Japan's business image hurts tourism

By David Butts
Advertiser Staff Writer

How can you market a mature tourist destination when many travelers are opting for lower-cost locales such as Thailand or China, and businesses can no longer afford to bring in hundreds of employees on incentive tours?

What sounds like the challenge facing Hawai'i actually is a recent description of Japan. And for Hawai'i's tourism industry — which is always looking for ways to attract more Japanese to the Islands — looking at how Japan goes about enticing visitors may offer some insights.

The world's second-largest economy sends about 16 million of its citizens overseas each year, including about 1.5 million to Hawai'i, but attracts fewer than 5 million visitors to its own shores.

At the American Society of Travel Agents' recently concluded World Travel Congress, three Japanese organizations were pushing their country to the crowd of mostly Mainland-based travel agents at the Hawai'i Convention Center.

Americans see Japan as a business destination, said Akio Kambara, the head of inbound travel for JTB, Japan's largest travel agency.

Leisure travelers stay away from Japan because they think it is too expensive, too far and too inscrutable, Kambara said. The Japanese travel industry's first mission is to counter that image.

"I'm irritated," Kambara said. "Why do they say it's too expensive?"

Kambara says prices have dropped in recent years, and a room in a first-class hotel in Tokyo can be had for as little as $150 a night. A gyudon, or luncheon bowl of grilled beef on rice, goes for $2.40. A McDonald's hamburger sells for about 50 cents.

The Japanese government is preparing to spend about $25 million to promote the country in a visit-Japan campaign next year, Kambara said. Tokyo Gov. Shintaro Ishihara, best known as co-author of the 1989 book "The Japan That Can Say No," has signed off on a "Yes! Tokyo" tourism campaign, Kambara said.

The country also should target special-interest tourists, Kambara says.

Bird watchers could go to see cranes in Hokkaido. Gardeners can study the Japanese way of creating an ocean vista with carefully raked white pebbles. Theater buffs can attend kabuki shows and go backstage for lessons on makeup and movement. Students of architecture can tour ancient temples and futuristic corporate headquarters that are only blocks apart.

Japanese matsuri, or festivals, with their drumming and dancing, are an easy way for tourists to interact in a party atmosphere with everyday Japanese. Pottery tours could explore the wide variety of Japanese ceramics.
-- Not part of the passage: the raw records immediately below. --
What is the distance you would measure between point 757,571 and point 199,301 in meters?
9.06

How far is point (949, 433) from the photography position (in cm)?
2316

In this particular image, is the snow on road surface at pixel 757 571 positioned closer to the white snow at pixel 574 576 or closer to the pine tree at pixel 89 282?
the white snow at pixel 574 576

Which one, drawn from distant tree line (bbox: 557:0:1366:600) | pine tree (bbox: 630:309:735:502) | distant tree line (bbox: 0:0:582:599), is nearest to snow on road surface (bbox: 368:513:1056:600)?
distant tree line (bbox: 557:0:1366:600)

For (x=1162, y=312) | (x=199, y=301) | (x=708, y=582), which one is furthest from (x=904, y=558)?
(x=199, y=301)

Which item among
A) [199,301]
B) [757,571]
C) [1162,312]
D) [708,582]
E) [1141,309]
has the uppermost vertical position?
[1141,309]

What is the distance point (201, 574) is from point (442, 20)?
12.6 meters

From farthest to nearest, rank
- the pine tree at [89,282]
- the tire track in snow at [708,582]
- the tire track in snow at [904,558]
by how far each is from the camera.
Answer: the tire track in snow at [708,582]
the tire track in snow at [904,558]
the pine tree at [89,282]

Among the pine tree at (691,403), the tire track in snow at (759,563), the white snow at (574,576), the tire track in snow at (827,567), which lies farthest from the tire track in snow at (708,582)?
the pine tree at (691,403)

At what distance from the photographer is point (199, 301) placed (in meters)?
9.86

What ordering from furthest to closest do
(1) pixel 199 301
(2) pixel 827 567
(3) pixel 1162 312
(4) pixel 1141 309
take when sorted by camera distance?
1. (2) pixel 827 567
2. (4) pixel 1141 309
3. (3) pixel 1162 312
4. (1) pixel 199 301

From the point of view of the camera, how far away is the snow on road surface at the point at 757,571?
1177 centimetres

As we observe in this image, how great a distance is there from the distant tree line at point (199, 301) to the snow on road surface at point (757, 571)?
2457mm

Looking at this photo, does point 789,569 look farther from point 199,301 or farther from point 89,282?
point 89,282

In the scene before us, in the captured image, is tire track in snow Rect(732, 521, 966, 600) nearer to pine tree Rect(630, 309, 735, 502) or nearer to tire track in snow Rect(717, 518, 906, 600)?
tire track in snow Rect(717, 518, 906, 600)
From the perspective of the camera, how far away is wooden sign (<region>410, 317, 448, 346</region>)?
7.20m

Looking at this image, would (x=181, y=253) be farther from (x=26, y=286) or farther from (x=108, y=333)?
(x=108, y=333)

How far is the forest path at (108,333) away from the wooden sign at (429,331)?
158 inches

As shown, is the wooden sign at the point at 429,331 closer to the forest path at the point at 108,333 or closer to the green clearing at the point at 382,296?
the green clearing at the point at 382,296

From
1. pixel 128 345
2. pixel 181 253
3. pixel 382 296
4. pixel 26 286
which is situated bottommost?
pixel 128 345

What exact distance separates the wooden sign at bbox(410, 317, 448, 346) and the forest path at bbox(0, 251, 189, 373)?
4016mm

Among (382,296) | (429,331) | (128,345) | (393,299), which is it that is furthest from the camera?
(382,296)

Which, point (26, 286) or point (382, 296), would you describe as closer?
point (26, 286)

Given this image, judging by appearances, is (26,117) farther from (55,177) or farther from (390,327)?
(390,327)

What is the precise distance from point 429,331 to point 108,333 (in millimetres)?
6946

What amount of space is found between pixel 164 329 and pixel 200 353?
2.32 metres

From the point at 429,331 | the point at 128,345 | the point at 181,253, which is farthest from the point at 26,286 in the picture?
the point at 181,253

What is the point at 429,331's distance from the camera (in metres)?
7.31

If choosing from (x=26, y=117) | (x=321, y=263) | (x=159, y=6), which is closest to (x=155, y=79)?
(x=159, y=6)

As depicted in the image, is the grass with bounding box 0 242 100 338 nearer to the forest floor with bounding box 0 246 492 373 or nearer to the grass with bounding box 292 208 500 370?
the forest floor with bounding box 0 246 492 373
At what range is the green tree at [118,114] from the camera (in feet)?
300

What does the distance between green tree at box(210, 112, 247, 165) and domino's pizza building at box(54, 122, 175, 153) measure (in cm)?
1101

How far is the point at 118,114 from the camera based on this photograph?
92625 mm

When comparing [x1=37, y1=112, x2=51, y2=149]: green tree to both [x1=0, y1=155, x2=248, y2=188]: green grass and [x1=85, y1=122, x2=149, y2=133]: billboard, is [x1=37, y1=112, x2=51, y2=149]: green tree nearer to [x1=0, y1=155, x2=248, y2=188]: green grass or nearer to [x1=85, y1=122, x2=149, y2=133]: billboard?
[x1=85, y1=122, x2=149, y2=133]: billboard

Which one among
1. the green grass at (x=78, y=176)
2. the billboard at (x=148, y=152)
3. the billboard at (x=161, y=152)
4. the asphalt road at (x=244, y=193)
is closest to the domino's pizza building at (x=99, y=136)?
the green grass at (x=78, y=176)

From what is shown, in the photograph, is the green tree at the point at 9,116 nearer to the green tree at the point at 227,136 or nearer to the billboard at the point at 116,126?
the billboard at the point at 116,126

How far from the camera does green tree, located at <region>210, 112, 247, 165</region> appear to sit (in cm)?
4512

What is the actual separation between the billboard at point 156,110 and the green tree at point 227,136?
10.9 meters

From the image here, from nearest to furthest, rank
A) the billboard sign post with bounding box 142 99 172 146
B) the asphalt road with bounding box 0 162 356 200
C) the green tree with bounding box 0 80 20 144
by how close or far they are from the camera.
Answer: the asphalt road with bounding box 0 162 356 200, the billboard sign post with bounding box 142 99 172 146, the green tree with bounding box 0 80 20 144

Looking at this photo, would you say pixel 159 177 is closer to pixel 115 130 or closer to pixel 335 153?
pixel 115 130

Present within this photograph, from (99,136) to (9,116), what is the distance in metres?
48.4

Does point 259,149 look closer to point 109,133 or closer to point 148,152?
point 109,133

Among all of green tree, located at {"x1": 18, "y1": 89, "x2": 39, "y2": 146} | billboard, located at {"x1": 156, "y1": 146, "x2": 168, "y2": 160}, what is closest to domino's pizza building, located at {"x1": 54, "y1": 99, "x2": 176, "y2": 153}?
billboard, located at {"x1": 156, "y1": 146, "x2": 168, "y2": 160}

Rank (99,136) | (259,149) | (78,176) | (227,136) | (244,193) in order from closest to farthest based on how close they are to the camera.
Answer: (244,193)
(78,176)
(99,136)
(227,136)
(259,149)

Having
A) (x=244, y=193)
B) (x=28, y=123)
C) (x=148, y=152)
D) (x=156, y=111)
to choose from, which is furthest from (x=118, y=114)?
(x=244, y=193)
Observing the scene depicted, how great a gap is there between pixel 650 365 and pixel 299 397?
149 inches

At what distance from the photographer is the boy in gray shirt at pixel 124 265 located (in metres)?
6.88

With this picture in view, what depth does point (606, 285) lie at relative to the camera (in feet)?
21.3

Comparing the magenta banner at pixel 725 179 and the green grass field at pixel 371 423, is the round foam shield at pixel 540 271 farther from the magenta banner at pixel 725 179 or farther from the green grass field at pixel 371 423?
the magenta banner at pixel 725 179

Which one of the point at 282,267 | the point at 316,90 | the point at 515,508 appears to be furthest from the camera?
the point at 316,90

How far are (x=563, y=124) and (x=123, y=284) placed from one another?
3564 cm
While these niche tours may work, Kambara said that the government and official tourist organizations are too old and set in their ways to promote them properly.

The Japan National Tourist Organization's booth at the convention center displayed pamphlets almost identical to the ones they were handing out more than 20 years ago.

Kambara says he is envious of New York's tourism promotion materials that show people in motion — dancing, walking, talking. It's dynamic and energetic. Japanese brochures show Mount Fuji surrounded by cherry blossoms. "Very silent and quiet," Kambara says.

The lack of information in English is another barrier. Kambara tells of a temple in Kyoto that is popular with young Japanese because it brings good luck in love. It has two large stones placed 40 feet apart. It is said that if you can successfully walk from one to the other with your eyes closed, your amorous wishes will be fulfilled. The problem is that it isn't explained in any English materials on the temple, Kambara said.

So Japan is largely left with the business travelers.

"Japan's economy is going down, so anyone can purchase Japanese land and companies cheaply. That's why people are coming," Kambara said. "You see a lot of American businessmen walking around looking to buy."

You don't have to go far to see how entrenched the image problem is for Japan.

At the booth next to Kambara's, Cody Rogers, a marketing manager with All Nippon Airways, says plainly: "Japan is still a business destination. I personally wouldn't go there as a tourist."